Deloitte to Guide Young Legal Tech Companies Via New Program [Bloomberg Law] Deloitte’s law arm has launched a program designed to “propel” early-stage legal tech companies while using their products, in its latest of many forays into global legal services. Through Deloitte Legal Ventures, the young companies, many of which are still startups, will allow Deloitte Legal to become users of their products and services from their beginning stages, so the Big Four behemoth can help with testing and scaling.

Big Four Invest Billions in Tech, Reshaping Their Identities [Bloomberg Tax] The Big Four accounting firms, through an unprecedented investment of billions into technology, are transforming not just how they operate, but also their very identities. The tech crusade goes far beyond automating standard auditing and accounting work. Through a focus on artificial intelligence, data analytics, and massive tech training throughout their organizations, the biggest players in accounting are making tech part of their DNA. “We haven’t become a pure technology firm,” Christian Rast, KPMG LLP’s global head of technology & knowledge said in a recent phone interview. “We are a professional services firm, but technology is core to our future.”

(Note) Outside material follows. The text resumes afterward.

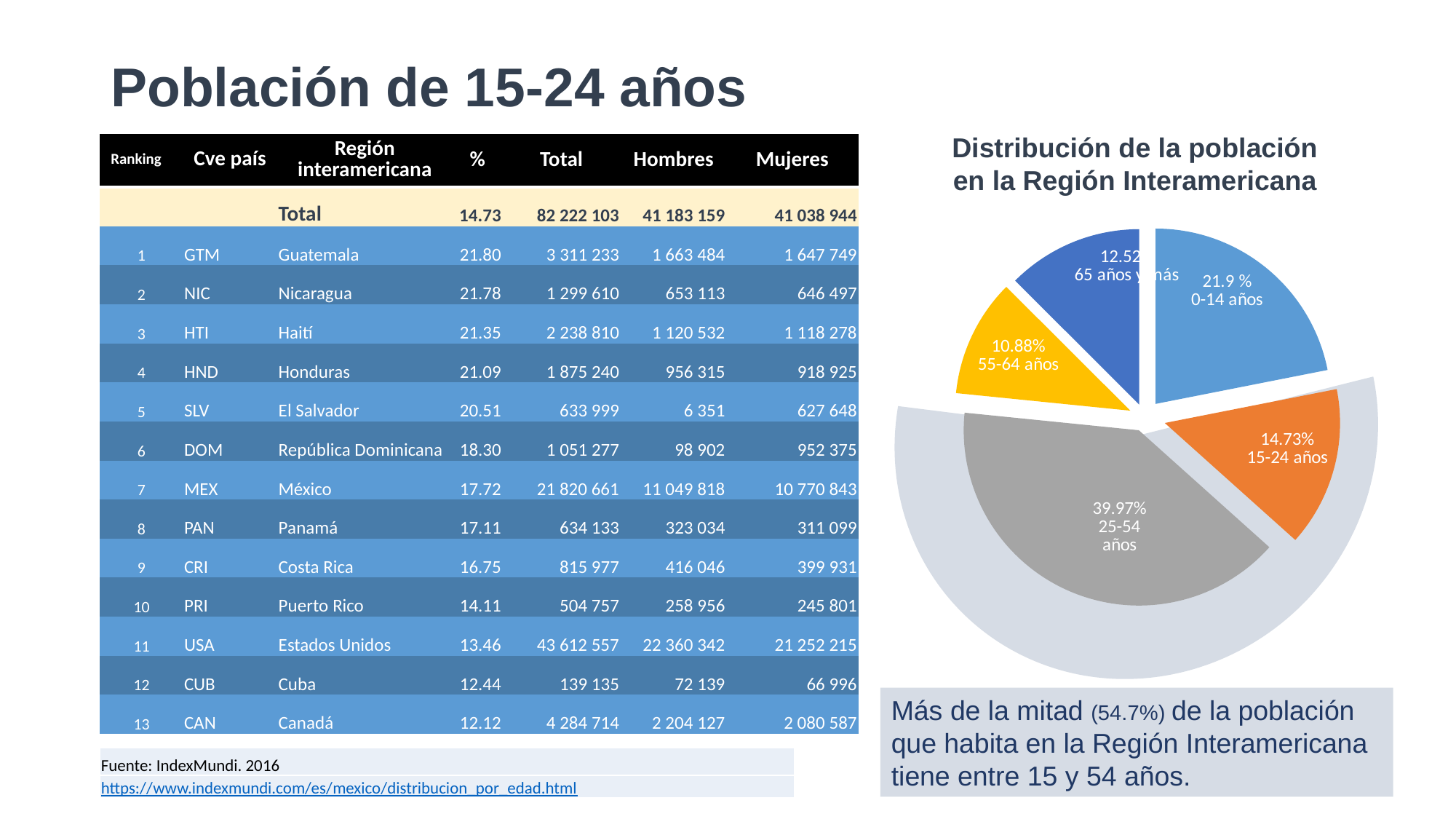
What share of the population is in the 15-24 años group according to the pie chart? 14.73% What share of the population is in the 0-14 años group according to the pie chart? 21.9 % How many slices does the pie chart have? 5 What kind of chart is shown on the right side of the slide? pie chart What share of the population is in the 25-54 años group according to the pie chart? 39.97% Which age group has the smallest slice in the pie chart? 55-64 años In the pie chart, which slice is larger: 0-14 años or 15-24 años? 0-14 años Which age group has the largest slice in the pie chart? 25-54 años What colour is the 15-24 años slice in the pie chart? orange What share of the population is in the 55-64 años group according to the pie chart? 10.88% What is the title of the pie chart? Distribución de la población en la Región Interamericana In the pie chart, how many percentage points larger is the 25-54 años slice than the 15-24 años slice? 25.24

The IRS Tried to Crack Down on Rich People Using an “Abusive” Tax Deduction. It Hasn’t Gone So Well. [ProPublica] The scheme they’re all trying to kill is what’s called a “syndicated conservation easement,” which the IRS calls “abusive” and says has resulted in bogus deductions for the rich that have cost the U.S. Treasury billions in revenues.

Investors sue Florida’s biggest marijuana company claiming stock fraud [Miami Herald] Trulieve is the largest of Florida’s 22 licensed medical marijuana operators. According to the Florida Department of Health, the company has 42 locations statewide. In a statement, Trulieve said the Grizzly report contains “several false, slanderous and misleading statements about the company.”